Exercise
Search the listing below for the string "trap", then copy every line it appears in.

Input
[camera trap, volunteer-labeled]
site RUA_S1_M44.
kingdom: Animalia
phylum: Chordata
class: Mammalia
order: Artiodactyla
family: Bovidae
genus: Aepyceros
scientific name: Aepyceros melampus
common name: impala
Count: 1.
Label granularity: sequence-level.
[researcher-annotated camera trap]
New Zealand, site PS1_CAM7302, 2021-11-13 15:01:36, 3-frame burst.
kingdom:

...

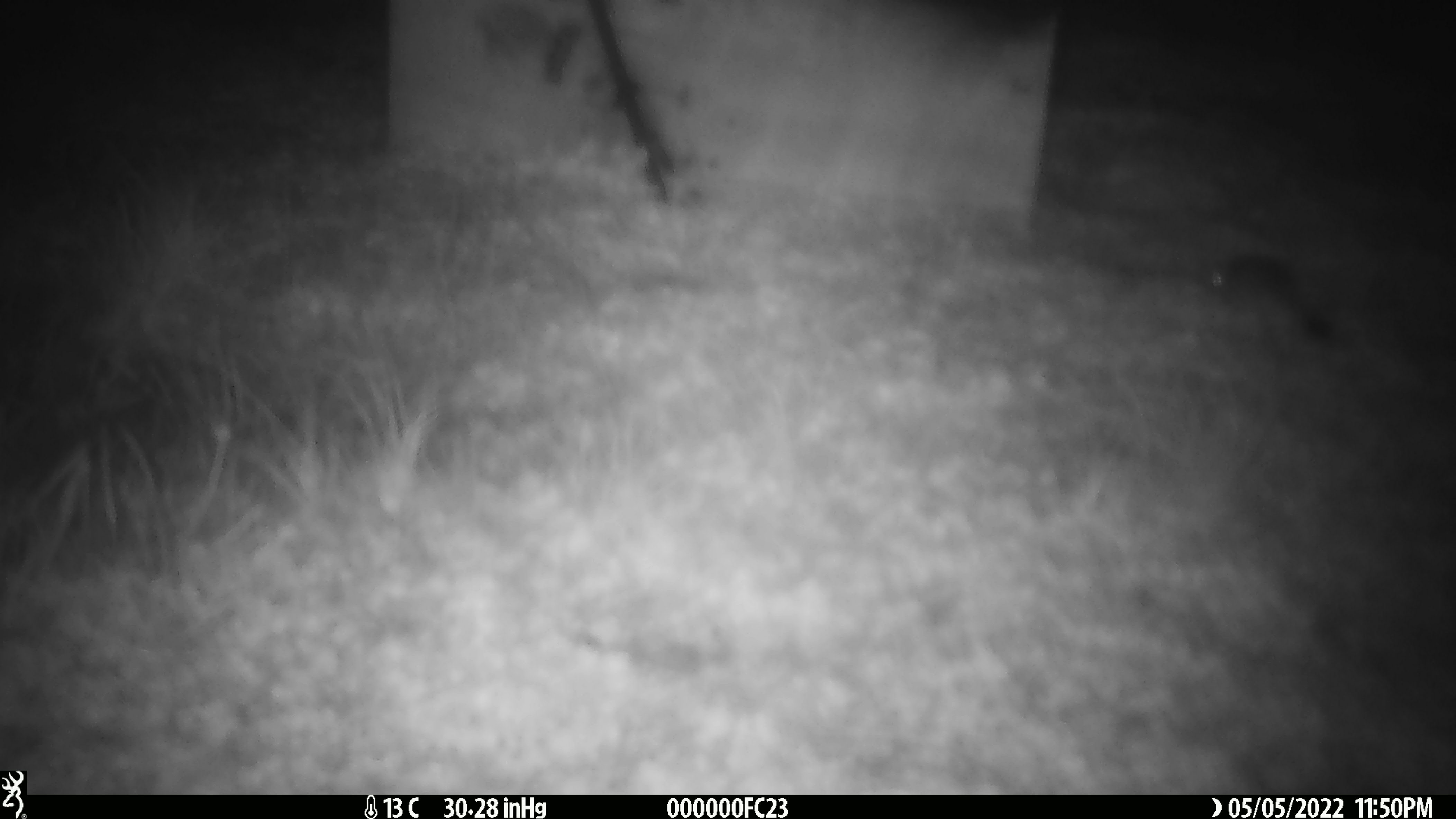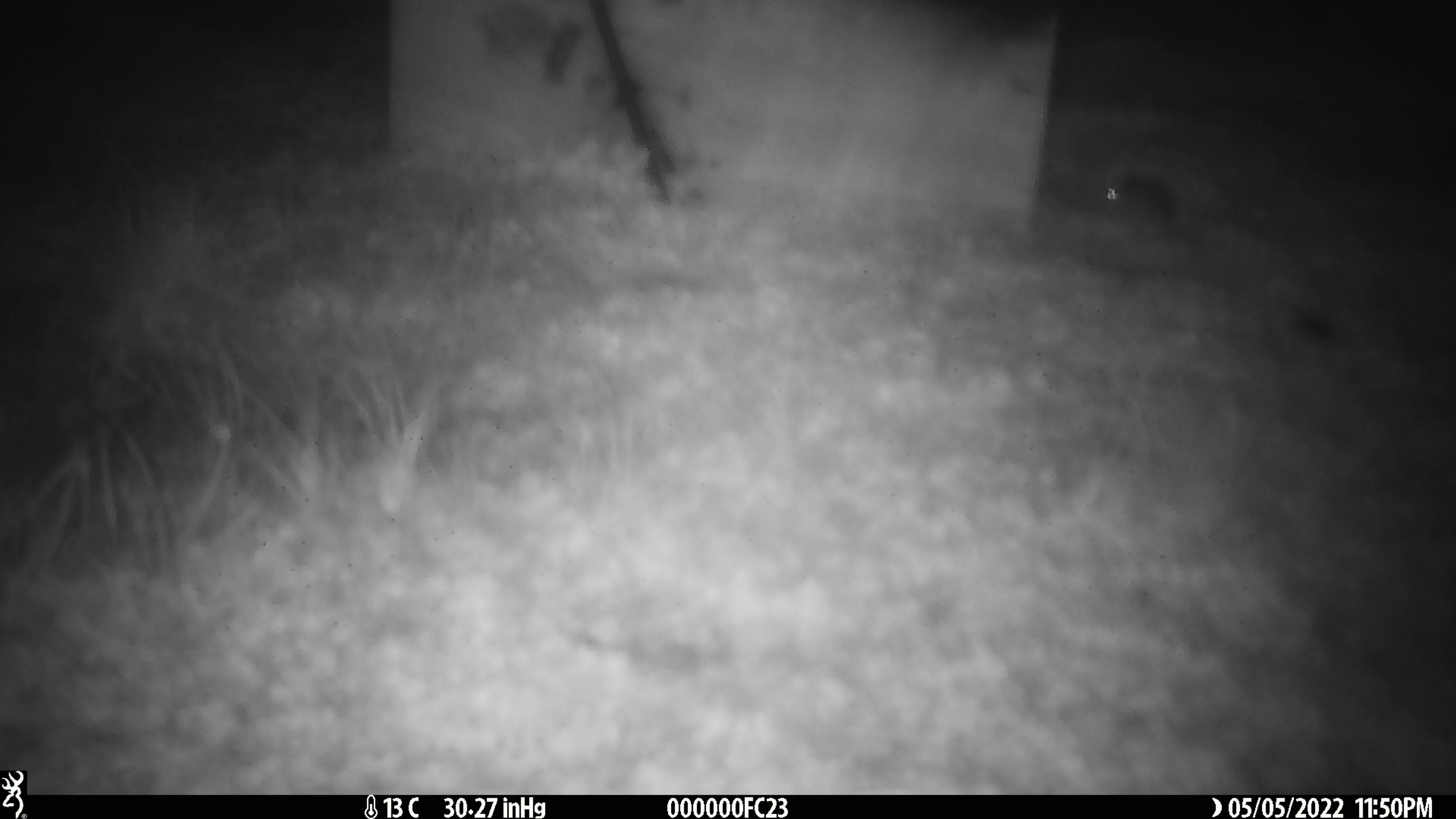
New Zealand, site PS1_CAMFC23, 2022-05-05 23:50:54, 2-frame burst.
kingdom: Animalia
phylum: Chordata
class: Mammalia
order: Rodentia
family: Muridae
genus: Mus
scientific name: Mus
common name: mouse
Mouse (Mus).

Solution for this task
[camera trap, volunteer-labeled]
[researcher-annotated camera trap]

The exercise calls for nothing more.